# Texto de leitura
■ ■ ■ ■

A Baleia ... antes da Garota de Ipanema

Por Rogério Torres*

Não vamos nos enganar: o Rio de Janeiro do século 16 não sobrevivia apenas das rendas que a agroindústria da cana-de-açúcar lhe proporcionava. Exportava madeiras, farinha de mandioca, peixe salgado, cachaça e óleo de iluminação para as capitanias do norte, São Vicente, África e região do Prata. Devemos levar em conta que a União Ibérica iria favorecer uma interação comercial da colônia portuguesa, e em especial do Rio de Janeiro, com a América espanhola.

A partir do governo de Salvador Correia de Sá e Benevides, graças à sua infraestrutura, posição geográfica e, em especial, ao seu porto, o Rio de Janeiro assume um importante papel no cenário político e econômico do Brasil. Assim, a pesca da baleia se desenvolve juntamente com as demais atividades produtivas da capitania. Ela começa a partir do século 17, quando a técnica de captura foi introduzida no Recôncavo Baiano pelos bascos. Búzios, Niterói e Ilha Grande assumem especial importância. Embora de grande significação para a economia da capitania, era uma atividade sazonal, pois dependia da migração do cetáceo que vinha do Polo Sul para regiões mais quentes durante o inverno, onde encontrava condições propícias para a procriação. E aqui elas adentravam pela Baia de Guanabara. Isso pode ser comprovado, além dos registros e crônicas, pela pintura de Leandro Joaquim (1738-1798), Pesca da Baleia na Baia de Guanabara.

■ ■ ■ ■

# Tarefa proposta 1
Segundo o texto sobre a pesca da baleia no Rio de Janeiro, por que essa pesca era uma atividade sazonal? Responda em até duas frases.
# Tarefa proposta 2
No texto sobre a pesca da baleia, substitua "cachaça" por "aguardente" no trecho de "Por Rogério Torres*" até "a América espanhola." e transcreva-o.

# Dados disponíveis

■ ■ ■ ■

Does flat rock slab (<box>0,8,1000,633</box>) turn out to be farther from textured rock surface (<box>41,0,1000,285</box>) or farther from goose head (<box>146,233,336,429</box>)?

■ ■ ■ ■

# Resposta 1
A pesca dependia da migração da baleia. O animal vinha do Polo Sul para regiões mais quentes durante o inverno, onde encontrava condições propícias para a procriação.

# Resposta 2
Por Rogério Torres*

Não vamos nos enganar: o Rio de Janeiro do século 16 não sobrevivia apenas das rendas que a agroindústria da cana-de-açúcar lhe proporcionava. Exportava madeiras, farinha de mandioca, peixe salgado, aguardente e óleo de iluminação para as capitanias do norte, São Vicente, África e região do Prata. Devemos levar em conta que a União Ibérica iria favorecer uma interação comercial da colônia portuguesa, e em especial do Rio de Janeiro, com a América espanhola.